Give again the lines of the data from its first line through the line with "3. Roy: Combined". Change nothing.

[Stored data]
----

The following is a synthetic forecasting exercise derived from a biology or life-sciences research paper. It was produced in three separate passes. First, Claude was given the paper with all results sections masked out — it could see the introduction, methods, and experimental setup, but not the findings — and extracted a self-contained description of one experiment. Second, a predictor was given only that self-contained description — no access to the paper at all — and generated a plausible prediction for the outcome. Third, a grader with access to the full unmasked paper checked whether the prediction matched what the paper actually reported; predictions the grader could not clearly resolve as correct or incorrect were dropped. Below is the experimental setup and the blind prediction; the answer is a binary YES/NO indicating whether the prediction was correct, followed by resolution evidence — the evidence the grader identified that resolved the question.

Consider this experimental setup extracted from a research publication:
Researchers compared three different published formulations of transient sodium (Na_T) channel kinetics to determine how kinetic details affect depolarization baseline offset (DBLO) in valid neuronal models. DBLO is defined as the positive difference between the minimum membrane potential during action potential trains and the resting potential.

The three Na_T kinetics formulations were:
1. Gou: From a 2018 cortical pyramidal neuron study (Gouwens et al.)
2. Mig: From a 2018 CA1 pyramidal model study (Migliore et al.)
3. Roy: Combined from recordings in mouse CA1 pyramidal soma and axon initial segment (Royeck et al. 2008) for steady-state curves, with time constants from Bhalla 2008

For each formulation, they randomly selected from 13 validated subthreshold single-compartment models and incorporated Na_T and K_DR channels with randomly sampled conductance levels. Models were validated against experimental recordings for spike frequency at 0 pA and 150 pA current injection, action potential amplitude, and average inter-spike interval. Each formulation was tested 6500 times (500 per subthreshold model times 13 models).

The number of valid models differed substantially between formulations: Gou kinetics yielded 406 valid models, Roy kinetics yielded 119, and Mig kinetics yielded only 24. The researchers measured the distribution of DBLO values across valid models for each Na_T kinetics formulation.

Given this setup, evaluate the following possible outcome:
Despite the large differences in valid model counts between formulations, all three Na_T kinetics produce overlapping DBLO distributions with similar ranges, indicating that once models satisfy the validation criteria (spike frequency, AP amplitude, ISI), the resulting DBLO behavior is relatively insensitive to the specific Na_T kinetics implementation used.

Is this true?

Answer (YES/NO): NO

----

= RESPONSE TO THE TASK =
The following is a synthetic forecasting exercise derived from a biology or life-sciences research paper. It was produced in three separate passes. First, Claude was given the paper with all results sections masked out — it could see the introduction, methods, and experimental setup, but not the findings — and extracted a self-contained description of one experiment. Second, a predictor was given only that self-contained description — no access to the paper at all — and generated a plausible prediction for the outcome. Third, a grader with access to the full unmasked paper checked whether the prediction matched what the paper actually reported; predictions the grader could not clearly resolve as correct or incorrect were dropped. Below is the experimental setup and the blind prediction; the answer is a binary YES/NO indicating whether the prediction was correct, followed by resolution evidence — the evidence the grader identified that resolved the question.

Consider this experimental setup extracted from a research publication:
Researchers compared three different published formulations of transient sodium (Na_T) channel kinetics to determine how kinetic details affect depolarization baseline offset (DBLO) in valid neuronal models. DBLO is defined as the positive difference between the minimum membrane potential during action potential trains and the resting potential.

The three Na_T kinetics formulations were:
1. Gou: From a 2018 cortical pyramidal neuron study (Gouwens et al.)
2. Mig: From a 2018 CA1 pyramidal model study (Migliore et al.)
3. Roy: Combined from recordings in mouse CA1 pyramidal soma and axon initial segment (Royeck et al. 2008) for steady-state curves, with time constants from Bhalla 2008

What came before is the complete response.